• WHAT TO WORK ON:
Copy everything from "Some students in" down to "of the emails." in the article on remote final exams, switching "zero" to "failing mark".

• SELECTED PASSAGE:
Dean of the School of Humanities and Sciences Debra Satz urged academic departments to provide remote exams for students in isolation ahead of the final exam period during Thursday’s Faculty Senate meeting.
The meeting comes after Stanford reported 475 COVID-19 cases on campus on Tuesday. The University also announced on Friday that students with housing contracts ending in mid-June who test positive for COVID-19 between May 31 and move-out day are still expected to move out of their residence on time.
As of Tuesday, 305 students are isolating, and many of them may not test out in time to take final exams in person.
Some students in isolation are circulating emails on social media from instructors who will not allow students to take final exams online. In one email, an instructor reportedly gave the isolating student two options: have their grade calculated with a zero on the final exam or take an incomplete in the course until they could take the final exam next academic year. The Daily reached out to the University for comment regarding the authenticity of the emails.
The School of Humanities and Sciences and other University schools and departments have received emails from many students urging for accommodations given the ongoing pandemic, according to Satz.
“In some cases, students who cannot take an in-person exam find themselves in a position where they have to wait a full year in order to take a makeup exam in-person,” Satz said. As a result of expressed student concerns, Satz’ office has been meeting with faculty “to share the students’ concerns and to strongly encourage increased flexibility,” she said.
Satz has emailed the department chairs in the School of Humanities and Sciences, urging them to implement a remote exam option for students who are in isolation, according to her. Though some professors have already started designing remote exams, concerns remain about how remote exam options can preserve academic integrity, she added.
“If remote exams are offered and we do find increases in cheating in such contexts, cheating isn’t only an Honor Code violation affecting the cheater, it also affects fairness in grading,” she said.
The Board on Judicial Affairs’ current guidance on remote exams as it relates to the Honor Code states that “in-person exams may be administered simultaneously to students with a red Health Check badge using the same instructions as in-person exams,” meaning that exams provided to students with red Health Check badges could either be open-resource or closed-book depending on the instructions of the in-person exams.

• THE DATA:
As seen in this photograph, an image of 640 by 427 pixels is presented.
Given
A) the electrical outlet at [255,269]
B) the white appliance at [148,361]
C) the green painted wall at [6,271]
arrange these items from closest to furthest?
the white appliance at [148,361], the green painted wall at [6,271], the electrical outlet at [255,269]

• ANSWER SPACE:
Some students in isolation are circulating emails on social media from instructors who will not allow students to take final exams online. In one email, an instructor reportedly gave the isolating student two options: have their grade calculated with a failing mark on the final exam or take an incomplete in the course until they could take the final exam next academic year. The Daily reached out to the University for comment regarding the authenticity of the emails.